> Requirements: Quote the lines of the listing below, from the line containing "How great a distance is" through the line containing "5. (x=300, y=671)", both included, and nothing else.

===============

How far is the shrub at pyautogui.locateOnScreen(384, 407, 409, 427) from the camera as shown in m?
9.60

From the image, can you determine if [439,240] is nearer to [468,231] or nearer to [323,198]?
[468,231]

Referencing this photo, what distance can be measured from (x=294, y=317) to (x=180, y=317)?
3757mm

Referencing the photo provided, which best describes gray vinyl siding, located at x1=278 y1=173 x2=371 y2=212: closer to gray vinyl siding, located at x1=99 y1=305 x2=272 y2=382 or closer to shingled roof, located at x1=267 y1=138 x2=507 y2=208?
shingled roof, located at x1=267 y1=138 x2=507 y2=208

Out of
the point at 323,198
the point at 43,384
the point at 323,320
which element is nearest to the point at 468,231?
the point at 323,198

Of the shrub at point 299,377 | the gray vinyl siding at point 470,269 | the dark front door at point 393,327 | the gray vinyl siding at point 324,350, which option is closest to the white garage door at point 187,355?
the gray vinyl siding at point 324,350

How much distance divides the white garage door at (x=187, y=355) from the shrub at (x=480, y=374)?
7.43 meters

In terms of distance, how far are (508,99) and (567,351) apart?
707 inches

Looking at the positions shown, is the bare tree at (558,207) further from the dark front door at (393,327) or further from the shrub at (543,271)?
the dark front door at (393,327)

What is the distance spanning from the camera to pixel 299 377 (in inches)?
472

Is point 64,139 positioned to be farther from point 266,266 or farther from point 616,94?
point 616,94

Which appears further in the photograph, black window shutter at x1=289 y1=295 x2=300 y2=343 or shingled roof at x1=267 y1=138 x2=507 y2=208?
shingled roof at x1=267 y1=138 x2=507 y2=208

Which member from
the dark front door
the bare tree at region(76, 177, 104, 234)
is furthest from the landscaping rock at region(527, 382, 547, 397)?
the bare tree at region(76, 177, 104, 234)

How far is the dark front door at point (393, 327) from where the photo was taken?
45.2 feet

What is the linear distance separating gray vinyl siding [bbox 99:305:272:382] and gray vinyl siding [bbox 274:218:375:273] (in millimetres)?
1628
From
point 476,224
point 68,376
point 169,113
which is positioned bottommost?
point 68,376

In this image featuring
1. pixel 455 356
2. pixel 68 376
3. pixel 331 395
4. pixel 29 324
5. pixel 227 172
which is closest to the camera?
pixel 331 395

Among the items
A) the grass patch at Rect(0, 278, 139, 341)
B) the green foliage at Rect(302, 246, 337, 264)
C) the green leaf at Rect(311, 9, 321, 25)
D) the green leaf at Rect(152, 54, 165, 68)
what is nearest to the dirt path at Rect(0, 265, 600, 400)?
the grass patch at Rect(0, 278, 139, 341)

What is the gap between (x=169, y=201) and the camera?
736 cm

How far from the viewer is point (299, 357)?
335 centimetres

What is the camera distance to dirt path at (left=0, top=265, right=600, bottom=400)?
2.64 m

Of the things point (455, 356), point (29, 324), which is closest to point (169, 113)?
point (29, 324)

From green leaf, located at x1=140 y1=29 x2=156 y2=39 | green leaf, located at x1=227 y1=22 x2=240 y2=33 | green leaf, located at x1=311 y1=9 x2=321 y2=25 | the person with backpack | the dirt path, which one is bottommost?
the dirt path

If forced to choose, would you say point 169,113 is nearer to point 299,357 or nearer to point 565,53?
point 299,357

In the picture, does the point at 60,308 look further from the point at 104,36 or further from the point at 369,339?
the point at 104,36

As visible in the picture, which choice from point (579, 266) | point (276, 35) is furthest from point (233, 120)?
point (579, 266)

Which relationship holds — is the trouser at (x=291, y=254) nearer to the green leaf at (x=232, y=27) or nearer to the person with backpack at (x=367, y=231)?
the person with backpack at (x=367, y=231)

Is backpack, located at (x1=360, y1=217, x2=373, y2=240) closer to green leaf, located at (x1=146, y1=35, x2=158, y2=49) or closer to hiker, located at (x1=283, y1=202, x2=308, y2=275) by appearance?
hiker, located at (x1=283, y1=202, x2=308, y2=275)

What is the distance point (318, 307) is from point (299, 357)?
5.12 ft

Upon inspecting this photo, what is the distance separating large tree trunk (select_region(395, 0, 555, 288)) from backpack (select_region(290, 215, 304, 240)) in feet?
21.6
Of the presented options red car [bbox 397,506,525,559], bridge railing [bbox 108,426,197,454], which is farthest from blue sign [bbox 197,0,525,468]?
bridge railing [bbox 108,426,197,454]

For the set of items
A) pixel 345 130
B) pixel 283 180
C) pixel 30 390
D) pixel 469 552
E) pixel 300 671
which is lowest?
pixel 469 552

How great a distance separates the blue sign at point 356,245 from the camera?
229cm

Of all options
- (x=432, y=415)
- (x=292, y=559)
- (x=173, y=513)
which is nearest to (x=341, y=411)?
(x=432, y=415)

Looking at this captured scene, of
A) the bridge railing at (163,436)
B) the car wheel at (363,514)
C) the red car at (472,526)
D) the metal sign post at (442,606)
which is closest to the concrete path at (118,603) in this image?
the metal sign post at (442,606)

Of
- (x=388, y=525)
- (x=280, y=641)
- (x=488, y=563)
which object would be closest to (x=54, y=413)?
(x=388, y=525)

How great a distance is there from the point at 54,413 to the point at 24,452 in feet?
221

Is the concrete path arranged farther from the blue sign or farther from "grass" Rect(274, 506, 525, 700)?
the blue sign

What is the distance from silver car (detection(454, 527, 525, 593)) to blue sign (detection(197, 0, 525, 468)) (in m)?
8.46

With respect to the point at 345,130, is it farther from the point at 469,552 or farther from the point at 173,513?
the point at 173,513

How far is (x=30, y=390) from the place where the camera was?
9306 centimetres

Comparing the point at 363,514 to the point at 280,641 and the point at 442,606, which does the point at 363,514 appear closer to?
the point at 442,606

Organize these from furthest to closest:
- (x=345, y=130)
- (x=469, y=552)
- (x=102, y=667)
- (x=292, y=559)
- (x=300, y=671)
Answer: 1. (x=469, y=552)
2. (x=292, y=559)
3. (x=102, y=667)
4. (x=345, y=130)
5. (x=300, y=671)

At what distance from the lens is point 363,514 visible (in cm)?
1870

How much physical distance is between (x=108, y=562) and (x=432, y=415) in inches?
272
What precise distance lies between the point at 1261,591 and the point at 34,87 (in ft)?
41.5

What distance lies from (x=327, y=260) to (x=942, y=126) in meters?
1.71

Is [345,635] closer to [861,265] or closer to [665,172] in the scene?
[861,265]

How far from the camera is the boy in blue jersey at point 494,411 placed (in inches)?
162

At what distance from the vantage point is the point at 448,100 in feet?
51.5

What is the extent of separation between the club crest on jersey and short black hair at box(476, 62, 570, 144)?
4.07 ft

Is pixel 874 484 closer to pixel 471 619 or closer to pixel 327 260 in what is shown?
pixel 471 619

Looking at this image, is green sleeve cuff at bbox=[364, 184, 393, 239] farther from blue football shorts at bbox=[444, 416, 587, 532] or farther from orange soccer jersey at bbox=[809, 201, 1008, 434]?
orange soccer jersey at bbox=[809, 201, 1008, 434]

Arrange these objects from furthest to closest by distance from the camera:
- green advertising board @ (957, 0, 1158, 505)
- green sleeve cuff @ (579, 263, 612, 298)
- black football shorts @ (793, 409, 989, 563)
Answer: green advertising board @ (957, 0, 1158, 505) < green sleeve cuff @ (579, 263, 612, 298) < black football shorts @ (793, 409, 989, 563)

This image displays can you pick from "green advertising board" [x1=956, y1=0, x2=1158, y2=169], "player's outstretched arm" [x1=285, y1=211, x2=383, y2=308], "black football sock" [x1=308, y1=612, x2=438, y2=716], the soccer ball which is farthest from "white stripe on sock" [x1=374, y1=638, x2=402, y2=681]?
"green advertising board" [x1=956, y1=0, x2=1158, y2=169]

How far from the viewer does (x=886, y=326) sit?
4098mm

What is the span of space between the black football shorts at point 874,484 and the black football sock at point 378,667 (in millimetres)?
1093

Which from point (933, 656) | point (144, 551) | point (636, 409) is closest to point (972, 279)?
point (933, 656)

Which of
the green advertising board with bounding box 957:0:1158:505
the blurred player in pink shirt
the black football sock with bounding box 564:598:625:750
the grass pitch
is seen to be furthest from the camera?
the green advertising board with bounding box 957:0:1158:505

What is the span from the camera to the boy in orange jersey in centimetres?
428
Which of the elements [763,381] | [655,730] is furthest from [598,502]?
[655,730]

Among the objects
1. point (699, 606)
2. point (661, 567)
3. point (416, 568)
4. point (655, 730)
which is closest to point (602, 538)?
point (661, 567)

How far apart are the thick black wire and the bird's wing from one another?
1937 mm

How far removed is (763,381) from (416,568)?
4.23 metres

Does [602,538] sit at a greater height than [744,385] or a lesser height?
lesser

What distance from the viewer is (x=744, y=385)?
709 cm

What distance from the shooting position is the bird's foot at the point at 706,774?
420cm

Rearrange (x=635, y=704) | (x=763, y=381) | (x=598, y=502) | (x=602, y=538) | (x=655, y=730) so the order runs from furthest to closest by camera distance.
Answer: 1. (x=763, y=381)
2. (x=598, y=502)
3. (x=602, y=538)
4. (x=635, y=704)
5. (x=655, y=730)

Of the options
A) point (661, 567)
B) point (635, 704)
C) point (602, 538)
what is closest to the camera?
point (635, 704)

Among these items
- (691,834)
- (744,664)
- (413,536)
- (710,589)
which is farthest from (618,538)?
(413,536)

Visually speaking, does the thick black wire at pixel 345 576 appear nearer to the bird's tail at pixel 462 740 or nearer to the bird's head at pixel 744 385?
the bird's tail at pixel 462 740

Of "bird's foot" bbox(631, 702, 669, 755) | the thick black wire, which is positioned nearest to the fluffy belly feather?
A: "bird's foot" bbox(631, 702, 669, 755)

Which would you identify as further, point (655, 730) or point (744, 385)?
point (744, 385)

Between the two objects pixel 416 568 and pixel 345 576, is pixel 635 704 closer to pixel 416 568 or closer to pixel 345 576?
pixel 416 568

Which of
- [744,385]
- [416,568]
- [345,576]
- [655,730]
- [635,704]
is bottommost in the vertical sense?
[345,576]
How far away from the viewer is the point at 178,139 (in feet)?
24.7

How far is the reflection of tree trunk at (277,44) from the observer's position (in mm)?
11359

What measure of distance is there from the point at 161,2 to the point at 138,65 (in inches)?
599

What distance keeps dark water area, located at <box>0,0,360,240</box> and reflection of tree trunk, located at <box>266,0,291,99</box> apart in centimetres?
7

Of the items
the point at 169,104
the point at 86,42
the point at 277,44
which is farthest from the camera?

===============

> Completed task:
How great a distance is there from the point at 54,413 to the point at 24,452 in feet?
221

Is the concrete path arranged farther from the blue sign or farther from "grass" Rect(274, 506, 525, 700)?
the blue sign

What is the distance from silver car (detection(454, 527, 525, 593)) to blue sign (detection(197, 0, 525, 468)) (in m)?
8.46

With respect to the point at 345,130, is it farther from the point at 469,552 or farther from the point at 173,513?
the point at 173,513

How far is (x=30, y=390) from the place where the camera was?
9306 centimetres

Comparing the point at 363,514 to the point at 280,641 and the point at 442,606, which does the point at 363,514 appear closer to?
the point at 442,606

Organize these from furthest to closest:
- (x=345, y=130)
- (x=469, y=552)
- (x=102, y=667)
- (x=292, y=559)
- (x=300, y=671)
Answer: 1. (x=469, y=552)
2. (x=292, y=559)
3. (x=102, y=667)
4. (x=345, y=130)
5. (x=300, y=671)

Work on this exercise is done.